*Instructions to follow:*
In the data below, which lines hold the word "lists"? Copy them.

*Material supplied:*

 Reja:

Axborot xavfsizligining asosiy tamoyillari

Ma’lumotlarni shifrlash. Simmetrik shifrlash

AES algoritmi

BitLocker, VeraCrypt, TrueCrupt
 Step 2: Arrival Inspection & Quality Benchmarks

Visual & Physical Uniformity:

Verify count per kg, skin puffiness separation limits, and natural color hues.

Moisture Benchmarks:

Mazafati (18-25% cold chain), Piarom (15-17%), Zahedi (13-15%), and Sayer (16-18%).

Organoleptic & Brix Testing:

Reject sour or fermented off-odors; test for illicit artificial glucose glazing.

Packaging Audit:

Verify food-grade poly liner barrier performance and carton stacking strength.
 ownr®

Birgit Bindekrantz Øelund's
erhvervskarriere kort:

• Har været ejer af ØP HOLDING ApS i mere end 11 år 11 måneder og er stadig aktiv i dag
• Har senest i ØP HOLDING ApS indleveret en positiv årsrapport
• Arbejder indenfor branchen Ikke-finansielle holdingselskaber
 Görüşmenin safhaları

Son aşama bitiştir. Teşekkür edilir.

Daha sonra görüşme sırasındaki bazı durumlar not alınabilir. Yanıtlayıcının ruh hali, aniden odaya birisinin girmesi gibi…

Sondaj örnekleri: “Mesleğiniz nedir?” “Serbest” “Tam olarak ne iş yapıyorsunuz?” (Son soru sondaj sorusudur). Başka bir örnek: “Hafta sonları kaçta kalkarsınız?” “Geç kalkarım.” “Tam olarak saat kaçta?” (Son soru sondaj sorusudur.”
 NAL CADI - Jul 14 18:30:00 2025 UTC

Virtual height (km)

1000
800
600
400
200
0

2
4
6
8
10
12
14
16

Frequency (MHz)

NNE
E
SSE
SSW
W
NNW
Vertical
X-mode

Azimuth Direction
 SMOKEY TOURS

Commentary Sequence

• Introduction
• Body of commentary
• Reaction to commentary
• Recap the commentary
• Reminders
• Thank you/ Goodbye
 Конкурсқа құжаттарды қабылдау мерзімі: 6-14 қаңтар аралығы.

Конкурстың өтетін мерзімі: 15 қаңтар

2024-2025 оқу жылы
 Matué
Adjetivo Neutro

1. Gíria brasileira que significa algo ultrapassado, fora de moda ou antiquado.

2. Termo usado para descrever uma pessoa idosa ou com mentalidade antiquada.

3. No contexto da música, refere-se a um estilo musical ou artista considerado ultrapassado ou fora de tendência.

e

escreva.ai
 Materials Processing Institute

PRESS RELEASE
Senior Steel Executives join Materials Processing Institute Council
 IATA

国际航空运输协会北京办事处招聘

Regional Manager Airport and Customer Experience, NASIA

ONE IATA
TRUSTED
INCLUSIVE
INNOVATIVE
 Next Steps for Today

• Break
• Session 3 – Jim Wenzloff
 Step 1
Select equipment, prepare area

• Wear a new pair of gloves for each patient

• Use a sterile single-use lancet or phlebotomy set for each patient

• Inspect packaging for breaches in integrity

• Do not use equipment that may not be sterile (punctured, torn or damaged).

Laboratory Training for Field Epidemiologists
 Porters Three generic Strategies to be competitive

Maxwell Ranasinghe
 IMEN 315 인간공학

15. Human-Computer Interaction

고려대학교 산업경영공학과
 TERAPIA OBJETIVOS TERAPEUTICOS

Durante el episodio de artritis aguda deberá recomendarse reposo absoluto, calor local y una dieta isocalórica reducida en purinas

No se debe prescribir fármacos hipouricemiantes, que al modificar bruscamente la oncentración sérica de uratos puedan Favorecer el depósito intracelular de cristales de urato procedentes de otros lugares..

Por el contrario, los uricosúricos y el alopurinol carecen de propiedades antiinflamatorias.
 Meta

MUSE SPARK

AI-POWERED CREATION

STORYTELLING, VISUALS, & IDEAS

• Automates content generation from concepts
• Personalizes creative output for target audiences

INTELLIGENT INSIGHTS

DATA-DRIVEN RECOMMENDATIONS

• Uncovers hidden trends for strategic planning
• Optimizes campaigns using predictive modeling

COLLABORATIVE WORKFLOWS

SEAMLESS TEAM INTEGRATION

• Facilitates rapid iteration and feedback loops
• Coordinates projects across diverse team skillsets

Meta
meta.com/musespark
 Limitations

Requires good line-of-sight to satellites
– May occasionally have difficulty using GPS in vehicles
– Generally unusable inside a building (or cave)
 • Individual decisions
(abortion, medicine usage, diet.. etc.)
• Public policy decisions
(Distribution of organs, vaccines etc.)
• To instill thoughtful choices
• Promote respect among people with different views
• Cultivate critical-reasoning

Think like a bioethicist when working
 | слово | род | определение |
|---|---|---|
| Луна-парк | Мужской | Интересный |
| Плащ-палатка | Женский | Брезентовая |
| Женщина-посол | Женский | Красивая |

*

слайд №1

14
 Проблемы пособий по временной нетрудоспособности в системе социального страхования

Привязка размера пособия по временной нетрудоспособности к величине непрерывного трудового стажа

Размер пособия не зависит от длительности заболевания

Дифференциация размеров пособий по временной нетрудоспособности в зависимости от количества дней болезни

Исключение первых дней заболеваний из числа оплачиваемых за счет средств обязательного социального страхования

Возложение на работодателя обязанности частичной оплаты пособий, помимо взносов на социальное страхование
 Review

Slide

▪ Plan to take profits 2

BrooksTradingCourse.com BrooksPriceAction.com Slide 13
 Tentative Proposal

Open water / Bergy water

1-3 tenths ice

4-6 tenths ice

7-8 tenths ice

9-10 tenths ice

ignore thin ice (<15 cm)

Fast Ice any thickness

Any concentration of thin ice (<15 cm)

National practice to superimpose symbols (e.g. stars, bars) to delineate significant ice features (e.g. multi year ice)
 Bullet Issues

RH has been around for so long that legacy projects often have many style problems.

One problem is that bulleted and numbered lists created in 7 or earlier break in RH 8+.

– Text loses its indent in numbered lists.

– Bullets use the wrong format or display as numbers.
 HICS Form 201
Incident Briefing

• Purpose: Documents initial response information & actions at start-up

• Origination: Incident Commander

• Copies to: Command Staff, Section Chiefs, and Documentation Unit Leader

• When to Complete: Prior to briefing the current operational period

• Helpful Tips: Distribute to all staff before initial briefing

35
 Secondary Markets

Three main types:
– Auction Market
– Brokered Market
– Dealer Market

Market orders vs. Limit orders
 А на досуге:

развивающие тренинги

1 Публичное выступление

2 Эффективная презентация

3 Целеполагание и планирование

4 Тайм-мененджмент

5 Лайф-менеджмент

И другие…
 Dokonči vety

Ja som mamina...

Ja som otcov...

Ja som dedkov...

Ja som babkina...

*Exercise solution:*
One problem is that bulleted and numbered lists created in 7 or earlier break in RH 8+.
– Text loses its indent in numbered lists.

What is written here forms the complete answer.